COLUMNコラム

【学齢期の子どもの心理】『不登校』という現象について考えてみる②

みなさん、こんにちは。所属カウンセラーのY.Yです。

新年度が始まり、間もなく1カ月になります。コロナ不安によって気持ちはまだ晴れやかになりにくいですが、新たな生活は始まっています。

学校社会では、徐々に元の生活に戻す動きも見られます。昨年の今頃は休校中であり、始業式や入学式も中止や制限付きの実施でしたが、今年度は工夫された型式で開催されているところも多く、通学での授業や50分間の授業に戻す学校も多々みられています。コロナ対策とコロナストレスケアを行いつつ、普段通りの学校生活が続くことを願うばかりです。

さて、第6回のテーマも「『不登校』という現象について考えてみる」です。

前回のコラムの終わりで申し上げた通り、その続きを述べていきます。具体的には「子どもが求める居場所」と、色々な立場での「不登校」への向き合い方(子ども・保護者編)についてです。理由がどのようなものであれ、「不登校」というトンネルをくぐる間、子どもには「居場所」が必要です。そして、子ども自身や彼らに近しい大人たちが最低限留めておいて欲しい「向き合い方」を記します。

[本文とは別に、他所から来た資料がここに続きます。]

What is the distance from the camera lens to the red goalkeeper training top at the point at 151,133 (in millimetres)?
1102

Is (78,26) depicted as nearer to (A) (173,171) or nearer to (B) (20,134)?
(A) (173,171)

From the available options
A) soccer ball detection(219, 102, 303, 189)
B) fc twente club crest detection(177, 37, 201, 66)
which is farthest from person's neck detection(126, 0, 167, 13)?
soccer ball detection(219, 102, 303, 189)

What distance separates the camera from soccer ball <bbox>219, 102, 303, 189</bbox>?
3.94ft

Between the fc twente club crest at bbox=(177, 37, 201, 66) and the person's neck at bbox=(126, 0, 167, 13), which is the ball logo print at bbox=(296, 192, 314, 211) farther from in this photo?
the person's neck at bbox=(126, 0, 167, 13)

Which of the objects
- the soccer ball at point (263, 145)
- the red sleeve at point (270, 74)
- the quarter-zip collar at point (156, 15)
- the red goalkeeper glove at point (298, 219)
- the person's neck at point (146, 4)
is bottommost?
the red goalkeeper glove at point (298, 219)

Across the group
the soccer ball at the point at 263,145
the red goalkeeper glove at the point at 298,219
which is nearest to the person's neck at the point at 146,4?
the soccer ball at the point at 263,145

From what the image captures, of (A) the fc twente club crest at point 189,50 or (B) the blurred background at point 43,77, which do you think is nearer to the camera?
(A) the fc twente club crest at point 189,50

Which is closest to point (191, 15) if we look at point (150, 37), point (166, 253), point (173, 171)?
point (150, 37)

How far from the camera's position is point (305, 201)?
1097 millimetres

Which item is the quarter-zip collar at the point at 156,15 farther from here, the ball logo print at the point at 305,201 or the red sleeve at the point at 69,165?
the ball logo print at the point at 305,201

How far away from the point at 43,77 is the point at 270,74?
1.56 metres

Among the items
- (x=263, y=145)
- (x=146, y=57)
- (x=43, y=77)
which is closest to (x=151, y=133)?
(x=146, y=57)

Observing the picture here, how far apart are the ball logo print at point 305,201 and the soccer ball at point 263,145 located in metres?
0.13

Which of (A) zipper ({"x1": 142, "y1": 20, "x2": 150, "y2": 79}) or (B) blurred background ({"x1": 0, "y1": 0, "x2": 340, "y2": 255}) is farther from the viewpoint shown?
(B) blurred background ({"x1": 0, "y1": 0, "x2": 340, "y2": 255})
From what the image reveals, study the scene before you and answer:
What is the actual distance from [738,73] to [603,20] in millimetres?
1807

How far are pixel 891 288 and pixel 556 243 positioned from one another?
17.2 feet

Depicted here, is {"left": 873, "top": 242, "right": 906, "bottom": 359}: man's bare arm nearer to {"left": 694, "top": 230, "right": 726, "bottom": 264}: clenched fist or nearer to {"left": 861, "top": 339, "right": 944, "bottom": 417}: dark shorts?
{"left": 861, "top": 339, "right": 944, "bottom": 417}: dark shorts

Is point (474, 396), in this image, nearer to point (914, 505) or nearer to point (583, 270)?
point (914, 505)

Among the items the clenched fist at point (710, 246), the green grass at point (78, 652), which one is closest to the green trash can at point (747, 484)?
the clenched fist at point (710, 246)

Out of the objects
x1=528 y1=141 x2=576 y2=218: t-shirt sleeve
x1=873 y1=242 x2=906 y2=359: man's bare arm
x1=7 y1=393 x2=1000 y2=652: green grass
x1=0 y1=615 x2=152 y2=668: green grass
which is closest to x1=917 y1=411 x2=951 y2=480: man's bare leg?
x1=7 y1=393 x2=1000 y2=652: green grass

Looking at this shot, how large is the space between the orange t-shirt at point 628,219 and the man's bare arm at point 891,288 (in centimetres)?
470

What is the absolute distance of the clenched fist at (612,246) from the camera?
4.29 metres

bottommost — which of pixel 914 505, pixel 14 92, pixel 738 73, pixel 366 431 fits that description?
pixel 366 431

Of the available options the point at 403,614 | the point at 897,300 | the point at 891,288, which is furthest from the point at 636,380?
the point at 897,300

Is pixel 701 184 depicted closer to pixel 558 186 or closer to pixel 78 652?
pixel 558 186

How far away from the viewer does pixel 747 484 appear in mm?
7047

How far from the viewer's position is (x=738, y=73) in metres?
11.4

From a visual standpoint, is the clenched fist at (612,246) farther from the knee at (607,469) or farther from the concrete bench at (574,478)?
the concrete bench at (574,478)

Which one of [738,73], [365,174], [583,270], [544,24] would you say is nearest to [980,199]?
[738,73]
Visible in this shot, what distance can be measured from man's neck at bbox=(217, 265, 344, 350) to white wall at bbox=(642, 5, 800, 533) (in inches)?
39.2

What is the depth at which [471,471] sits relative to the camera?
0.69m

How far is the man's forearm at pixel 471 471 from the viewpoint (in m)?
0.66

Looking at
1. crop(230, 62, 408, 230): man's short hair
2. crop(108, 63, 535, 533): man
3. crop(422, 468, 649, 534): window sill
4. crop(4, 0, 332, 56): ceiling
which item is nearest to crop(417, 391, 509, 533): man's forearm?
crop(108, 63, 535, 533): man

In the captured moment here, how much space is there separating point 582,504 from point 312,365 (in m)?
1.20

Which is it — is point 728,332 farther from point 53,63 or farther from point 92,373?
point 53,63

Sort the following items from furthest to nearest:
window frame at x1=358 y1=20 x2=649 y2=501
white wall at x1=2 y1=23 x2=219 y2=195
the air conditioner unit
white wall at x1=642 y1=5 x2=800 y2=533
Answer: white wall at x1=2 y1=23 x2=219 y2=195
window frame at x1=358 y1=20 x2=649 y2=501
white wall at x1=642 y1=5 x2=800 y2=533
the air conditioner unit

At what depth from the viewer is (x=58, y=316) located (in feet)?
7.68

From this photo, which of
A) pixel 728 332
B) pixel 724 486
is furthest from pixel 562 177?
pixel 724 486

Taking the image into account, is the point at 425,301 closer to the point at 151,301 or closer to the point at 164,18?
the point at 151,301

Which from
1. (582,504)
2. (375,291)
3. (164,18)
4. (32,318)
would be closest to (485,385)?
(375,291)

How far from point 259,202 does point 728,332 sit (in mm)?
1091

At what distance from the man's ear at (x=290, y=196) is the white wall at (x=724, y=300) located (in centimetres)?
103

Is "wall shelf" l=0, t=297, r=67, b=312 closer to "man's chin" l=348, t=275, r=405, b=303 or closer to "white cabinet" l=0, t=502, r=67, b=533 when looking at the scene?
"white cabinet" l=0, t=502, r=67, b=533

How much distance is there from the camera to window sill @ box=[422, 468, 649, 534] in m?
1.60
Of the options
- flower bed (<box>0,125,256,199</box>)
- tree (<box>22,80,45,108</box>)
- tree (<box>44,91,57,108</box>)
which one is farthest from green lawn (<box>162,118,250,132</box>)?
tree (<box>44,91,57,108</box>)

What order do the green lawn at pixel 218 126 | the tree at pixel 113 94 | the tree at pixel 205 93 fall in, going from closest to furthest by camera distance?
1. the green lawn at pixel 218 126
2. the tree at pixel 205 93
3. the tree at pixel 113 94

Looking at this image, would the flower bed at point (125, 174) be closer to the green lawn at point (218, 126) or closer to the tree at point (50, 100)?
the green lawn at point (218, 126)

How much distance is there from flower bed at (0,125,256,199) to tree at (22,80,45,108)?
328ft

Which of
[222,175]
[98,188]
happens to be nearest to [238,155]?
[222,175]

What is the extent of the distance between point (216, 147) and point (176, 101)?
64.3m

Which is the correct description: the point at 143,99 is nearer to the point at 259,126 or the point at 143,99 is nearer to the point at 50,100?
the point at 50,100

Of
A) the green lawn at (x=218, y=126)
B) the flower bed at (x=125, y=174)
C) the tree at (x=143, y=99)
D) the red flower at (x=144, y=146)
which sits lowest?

#前回コラム:「『不登校』という現象について考えてみる①」
➡http://odakachie.com/info/news/9811/

 

子どもが求める居場所

「不登校」については、短く浅いトンネルもあれば、長く深いトンネルもあります。
いつのタイミングでトンネルの出口を見つけられるかは正直分かりません。

しかし、一つだけ分かっていることがあります。トンネルの出口は必ずあるということです。
その出口に向かっていくにあたり、子どもに「居場所」があるかどうかはとても大きなポイントになります。

「居場所」とは、単なる「場所」ではなく、居心地の良い「場」であり、「人とのつながり」です。つまり、その場にいて「楽しいな」とか「ホッとするな」と思える時間であり空間でありつながり(仲間)があるかどうかです(図-1)。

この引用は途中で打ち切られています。